Range to copy from the entries below: the line containing "[花语书坊]蓝狐小说《乔少,好久不见》全本在线阅读" through the line containing "ENTERTAINMENT CLUB OLi", inclusive. Retype only those lines, exactly, without any images.

_The data:_
= = = = = = =
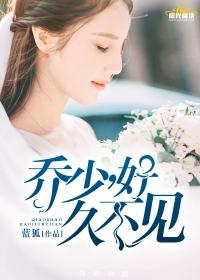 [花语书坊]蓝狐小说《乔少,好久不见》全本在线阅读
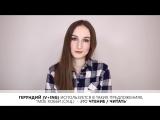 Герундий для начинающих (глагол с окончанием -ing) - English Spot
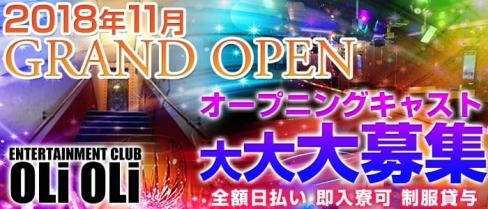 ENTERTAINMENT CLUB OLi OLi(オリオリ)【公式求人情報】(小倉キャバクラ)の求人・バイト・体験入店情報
= = = = = = =
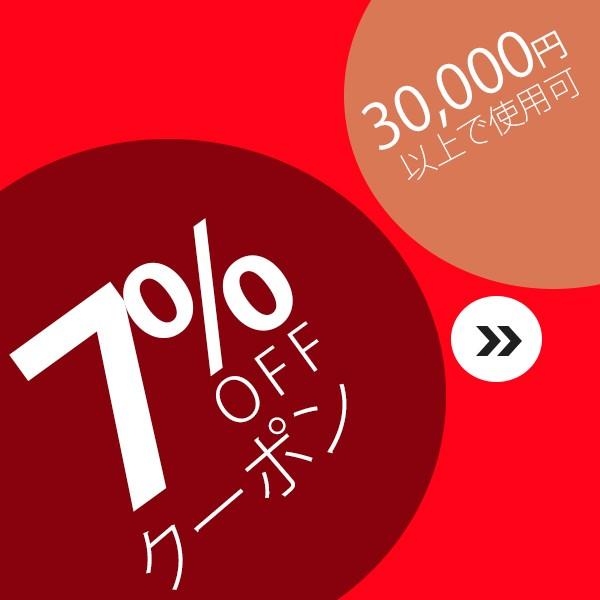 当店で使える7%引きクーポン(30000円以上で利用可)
= = = = = = =
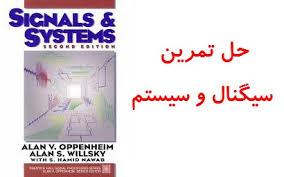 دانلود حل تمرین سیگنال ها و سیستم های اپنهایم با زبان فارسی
= = = = = = =
_Result for this exercise:_
 [花语书坊]蓝狐小说《乔少,好久不见》全本在线阅读
 Герундий для начинающих (глагол с окончанием -ing) - English Spot
 ENTERTAINMENT CLUB OLi OLi(オリオリ)【公式求人情報】(小倉キャバクラ)の求人・バイト・体験入店情報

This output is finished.